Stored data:
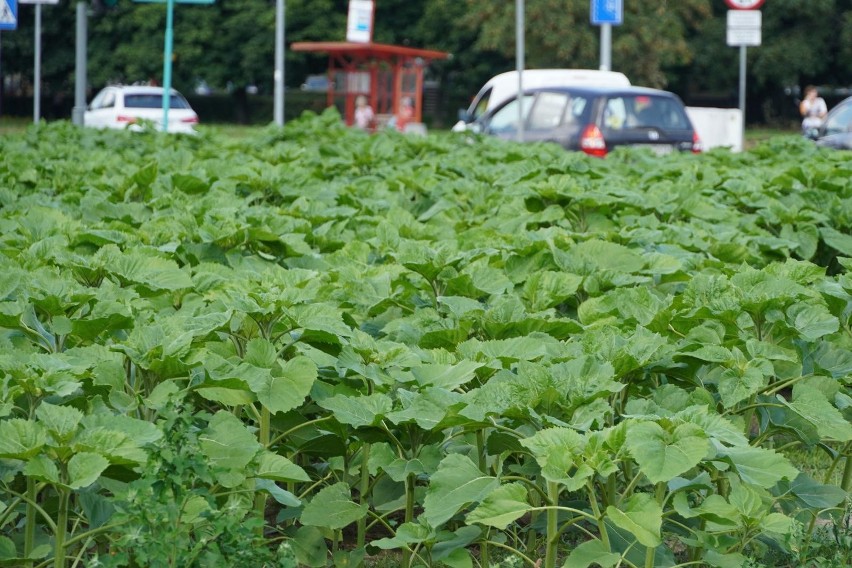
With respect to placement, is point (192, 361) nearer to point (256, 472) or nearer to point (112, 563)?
point (256, 472)

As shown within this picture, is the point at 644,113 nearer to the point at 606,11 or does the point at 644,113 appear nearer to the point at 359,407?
the point at 606,11

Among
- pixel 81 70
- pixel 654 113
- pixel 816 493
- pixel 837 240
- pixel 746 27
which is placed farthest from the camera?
pixel 81 70

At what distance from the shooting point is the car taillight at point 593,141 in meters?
16.7

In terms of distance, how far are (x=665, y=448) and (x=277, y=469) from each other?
2.88 ft

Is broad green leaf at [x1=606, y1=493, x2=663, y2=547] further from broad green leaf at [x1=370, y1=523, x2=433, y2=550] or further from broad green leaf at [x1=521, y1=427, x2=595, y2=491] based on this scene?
broad green leaf at [x1=370, y1=523, x2=433, y2=550]

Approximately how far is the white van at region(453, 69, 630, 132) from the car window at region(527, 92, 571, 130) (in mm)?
1217

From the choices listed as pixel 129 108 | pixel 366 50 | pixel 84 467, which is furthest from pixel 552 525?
pixel 366 50

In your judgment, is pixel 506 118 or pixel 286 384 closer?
pixel 286 384

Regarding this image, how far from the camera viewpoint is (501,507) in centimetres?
311

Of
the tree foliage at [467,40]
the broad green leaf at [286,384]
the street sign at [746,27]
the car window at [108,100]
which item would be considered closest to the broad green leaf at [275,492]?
the broad green leaf at [286,384]

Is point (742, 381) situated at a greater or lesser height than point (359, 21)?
lesser

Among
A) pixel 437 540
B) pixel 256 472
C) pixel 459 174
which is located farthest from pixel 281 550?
pixel 459 174

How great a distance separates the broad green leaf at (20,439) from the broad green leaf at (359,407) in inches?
27.7

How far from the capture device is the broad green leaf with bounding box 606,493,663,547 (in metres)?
2.96
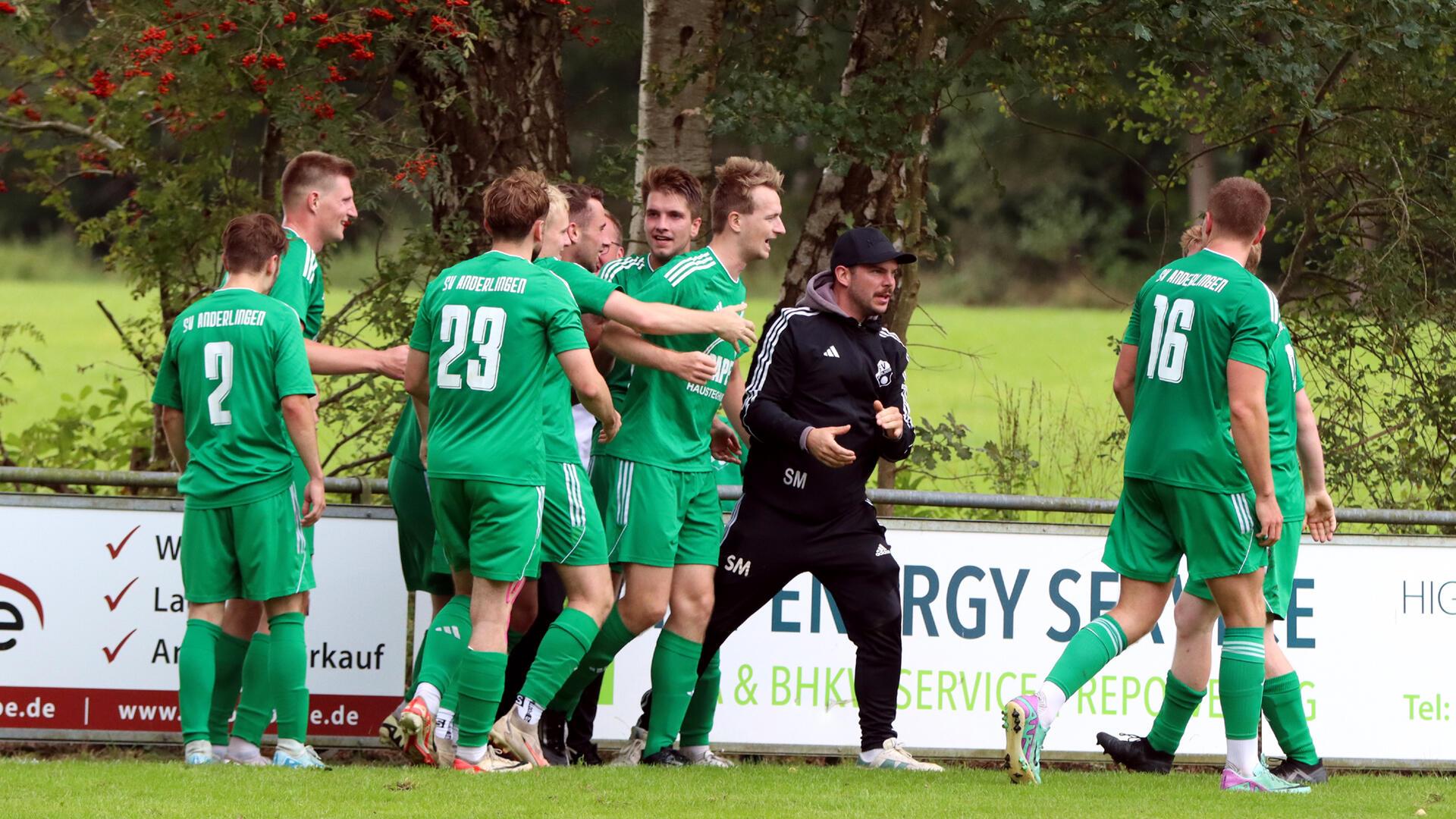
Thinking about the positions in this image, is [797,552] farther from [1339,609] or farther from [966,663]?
[1339,609]

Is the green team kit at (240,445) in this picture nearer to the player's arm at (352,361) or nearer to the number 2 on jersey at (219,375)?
the number 2 on jersey at (219,375)

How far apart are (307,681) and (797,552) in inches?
97.2

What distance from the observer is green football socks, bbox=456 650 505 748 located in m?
6.11

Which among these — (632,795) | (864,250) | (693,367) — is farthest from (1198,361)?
(632,795)

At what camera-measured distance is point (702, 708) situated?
709 centimetres

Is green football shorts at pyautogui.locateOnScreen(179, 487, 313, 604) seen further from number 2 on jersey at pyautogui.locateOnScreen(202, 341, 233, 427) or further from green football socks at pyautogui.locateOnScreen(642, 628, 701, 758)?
green football socks at pyautogui.locateOnScreen(642, 628, 701, 758)

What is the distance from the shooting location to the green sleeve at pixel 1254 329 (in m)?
6.07

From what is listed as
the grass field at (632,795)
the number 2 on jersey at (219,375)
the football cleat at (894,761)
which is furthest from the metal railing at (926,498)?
the grass field at (632,795)

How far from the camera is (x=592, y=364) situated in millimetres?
6086

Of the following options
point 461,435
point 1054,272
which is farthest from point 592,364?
point 1054,272

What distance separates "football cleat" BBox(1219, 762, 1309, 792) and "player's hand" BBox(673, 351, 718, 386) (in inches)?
95.6

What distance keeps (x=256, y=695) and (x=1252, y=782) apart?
386 cm

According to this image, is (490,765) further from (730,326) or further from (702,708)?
(730,326)

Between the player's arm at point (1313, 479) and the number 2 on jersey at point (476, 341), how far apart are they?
10.5 feet
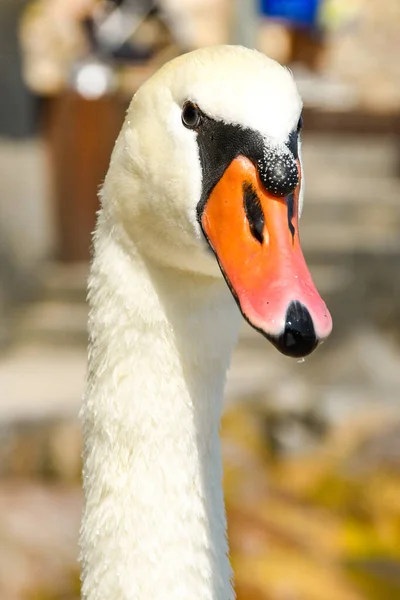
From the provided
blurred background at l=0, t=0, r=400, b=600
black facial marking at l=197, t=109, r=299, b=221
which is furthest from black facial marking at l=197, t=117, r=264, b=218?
blurred background at l=0, t=0, r=400, b=600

YOUR OBJECTIVE:
Rewrite everything from the line containing "What distance separates" down to the end of the records, swapping "further" for "farther" and changing nothing else. Give only those lines, without the picture.

OUTPUT BELOW:
What distance separates "football cleat" BBox(1219, 762, 1309, 792) and "player's hand" BBox(673, 351, 718, 386) (in inches)?
95.6

What distance keeps (x=256, y=695) and (x=1252, y=782) apart?
386 cm

According to this image, is (490,765) farther from (730,326) or farther from (702,708)?
(730,326)

Between the player's arm at point (1313, 479) and the number 2 on jersey at point (476, 341), how far apart are they?
10.5 feet
From the provided
blurred background at l=0, t=0, r=400, b=600
black facial marking at l=197, t=109, r=299, b=221
which is furthest from black facial marking at l=197, t=117, r=264, b=218?
blurred background at l=0, t=0, r=400, b=600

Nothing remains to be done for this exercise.